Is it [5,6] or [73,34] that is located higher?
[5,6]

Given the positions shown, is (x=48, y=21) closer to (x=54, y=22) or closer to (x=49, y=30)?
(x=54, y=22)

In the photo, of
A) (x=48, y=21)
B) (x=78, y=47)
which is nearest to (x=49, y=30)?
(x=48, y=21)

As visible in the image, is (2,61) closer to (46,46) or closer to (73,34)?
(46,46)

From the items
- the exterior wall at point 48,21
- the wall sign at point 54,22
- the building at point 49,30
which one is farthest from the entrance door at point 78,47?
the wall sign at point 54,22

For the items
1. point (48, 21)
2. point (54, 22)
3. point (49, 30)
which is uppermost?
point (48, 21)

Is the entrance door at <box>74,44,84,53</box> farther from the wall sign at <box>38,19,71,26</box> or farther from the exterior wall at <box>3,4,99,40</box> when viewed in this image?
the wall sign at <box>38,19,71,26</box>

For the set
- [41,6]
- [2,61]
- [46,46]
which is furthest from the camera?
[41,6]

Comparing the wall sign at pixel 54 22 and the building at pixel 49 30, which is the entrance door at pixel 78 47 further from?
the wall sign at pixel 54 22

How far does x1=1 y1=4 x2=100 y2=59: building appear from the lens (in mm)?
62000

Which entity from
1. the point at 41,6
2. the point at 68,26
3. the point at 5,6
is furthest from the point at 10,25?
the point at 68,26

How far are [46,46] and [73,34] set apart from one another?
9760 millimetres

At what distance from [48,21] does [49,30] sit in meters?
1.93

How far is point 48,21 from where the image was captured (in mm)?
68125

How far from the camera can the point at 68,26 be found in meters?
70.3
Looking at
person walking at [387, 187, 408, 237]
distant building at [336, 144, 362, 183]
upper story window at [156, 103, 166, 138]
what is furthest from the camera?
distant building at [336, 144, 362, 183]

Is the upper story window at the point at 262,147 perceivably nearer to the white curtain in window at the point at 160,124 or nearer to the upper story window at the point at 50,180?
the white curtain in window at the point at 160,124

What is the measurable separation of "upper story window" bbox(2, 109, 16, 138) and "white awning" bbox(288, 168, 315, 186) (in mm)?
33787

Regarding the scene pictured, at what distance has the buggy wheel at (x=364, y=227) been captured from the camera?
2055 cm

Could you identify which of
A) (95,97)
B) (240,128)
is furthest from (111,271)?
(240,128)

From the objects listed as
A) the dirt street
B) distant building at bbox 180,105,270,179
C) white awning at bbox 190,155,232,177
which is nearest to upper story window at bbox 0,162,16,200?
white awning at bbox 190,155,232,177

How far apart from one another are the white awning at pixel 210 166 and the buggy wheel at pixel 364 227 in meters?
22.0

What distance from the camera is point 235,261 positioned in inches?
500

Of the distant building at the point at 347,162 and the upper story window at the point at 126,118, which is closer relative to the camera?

...

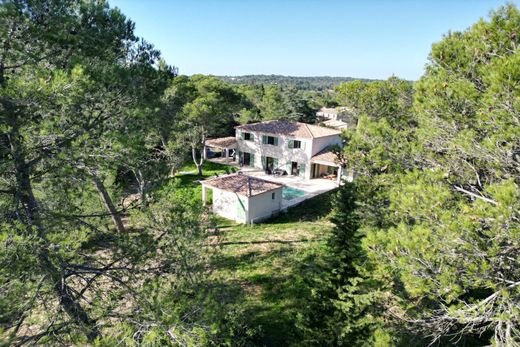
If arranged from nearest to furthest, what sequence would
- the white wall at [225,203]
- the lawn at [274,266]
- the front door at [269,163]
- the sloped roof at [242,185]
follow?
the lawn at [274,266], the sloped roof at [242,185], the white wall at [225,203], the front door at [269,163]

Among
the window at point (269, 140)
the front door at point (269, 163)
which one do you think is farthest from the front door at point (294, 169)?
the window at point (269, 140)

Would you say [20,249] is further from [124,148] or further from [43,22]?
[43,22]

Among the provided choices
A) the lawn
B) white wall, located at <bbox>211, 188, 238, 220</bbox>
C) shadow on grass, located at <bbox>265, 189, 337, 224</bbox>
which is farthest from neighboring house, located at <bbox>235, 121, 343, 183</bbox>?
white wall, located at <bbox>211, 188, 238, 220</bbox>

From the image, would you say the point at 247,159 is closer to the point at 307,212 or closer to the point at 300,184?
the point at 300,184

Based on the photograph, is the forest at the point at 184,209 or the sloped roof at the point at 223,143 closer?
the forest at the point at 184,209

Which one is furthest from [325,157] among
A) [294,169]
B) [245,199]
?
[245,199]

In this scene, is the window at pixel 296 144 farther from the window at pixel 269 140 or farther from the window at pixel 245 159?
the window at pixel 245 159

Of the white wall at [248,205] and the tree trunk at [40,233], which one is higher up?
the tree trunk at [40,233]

--

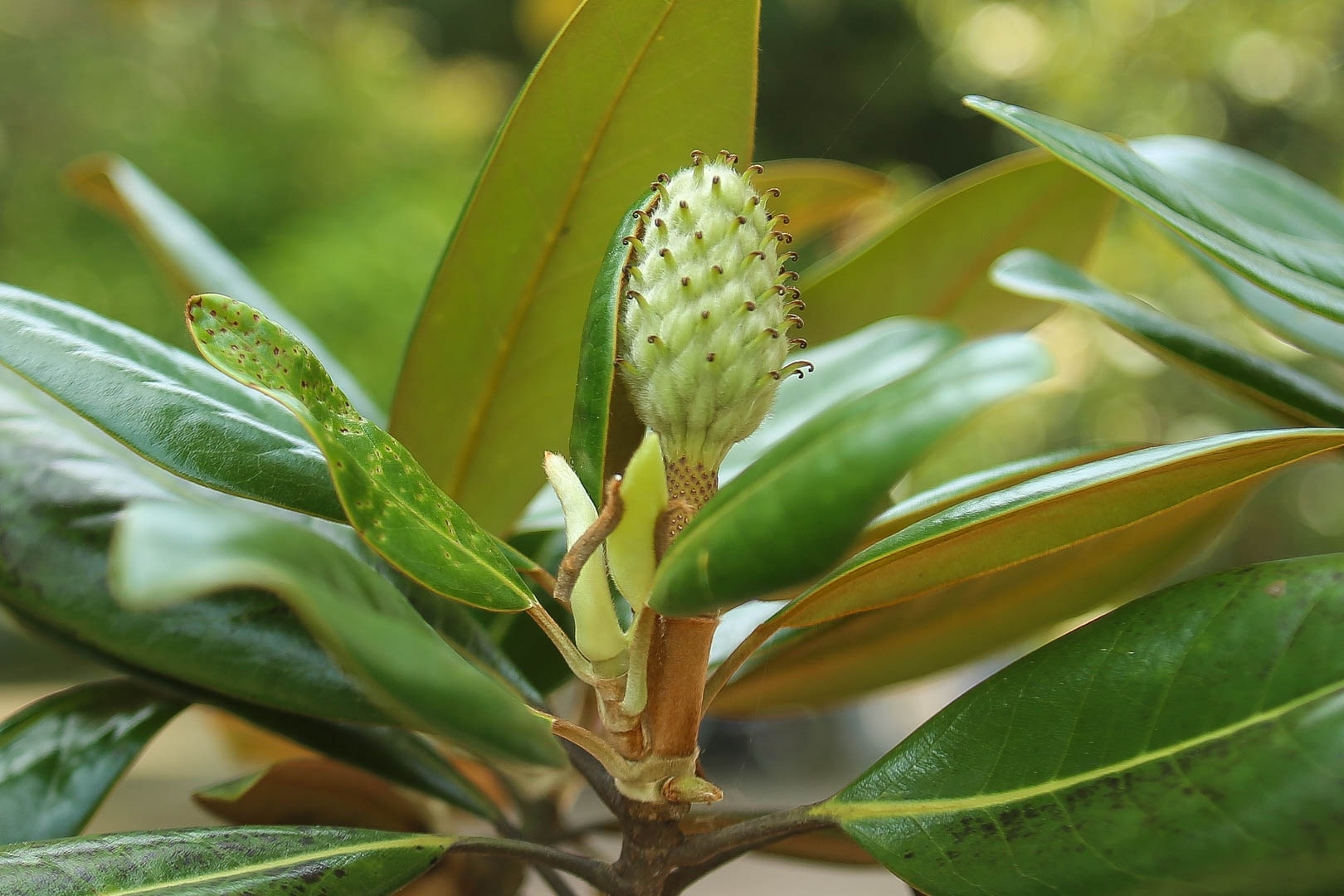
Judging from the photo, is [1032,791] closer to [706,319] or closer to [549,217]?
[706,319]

### WORK TO COMPLETE
Output the lines from the line with "In the photo, of" to the line with "9760 millimetres", both included, and change nothing in them.

### COMPLETED EXERCISE
In the photo, of
A) (x=48, y=21)
B) (x=78, y=47)
which is nearest to (x=49, y=30)?
(x=48, y=21)

As visible in the image, is (2,61) closer to (46,46) or closer to (73,34)?
(46,46)

From the items
- the exterior wall at point 48,21
- the wall sign at point 54,22
- the building at point 49,30
which one is farthest from the entrance door at point 78,47?
the wall sign at point 54,22

For the items
1. point (48, 21)
2. point (54, 22)
3. point (49, 30)
which is uppermost?
point (48, 21)

Is the entrance door at <box>74,44,84,53</box> farther from the wall sign at <box>38,19,71,26</box> or farther from the exterior wall at <box>3,4,99,40</box> when viewed in this image?
the wall sign at <box>38,19,71,26</box>

For the set
- [41,6]
- [2,61]
- [46,46]
which is furthest from the camera?
[41,6]

Comparing the wall sign at pixel 54 22 and the building at pixel 49 30, which is the entrance door at pixel 78 47 further from?
the wall sign at pixel 54 22

How far does x1=1 y1=4 x2=100 y2=59: building appear from the lens (in mm)?
62000

Which entity from
1. the point at 41,6
2. the point at 68,26
3. the point at 5,6
is furthest from the point at 10,25?
the point at 68,26

How far are [46,46] and [73,34] set apart from one another?
9760 millimetres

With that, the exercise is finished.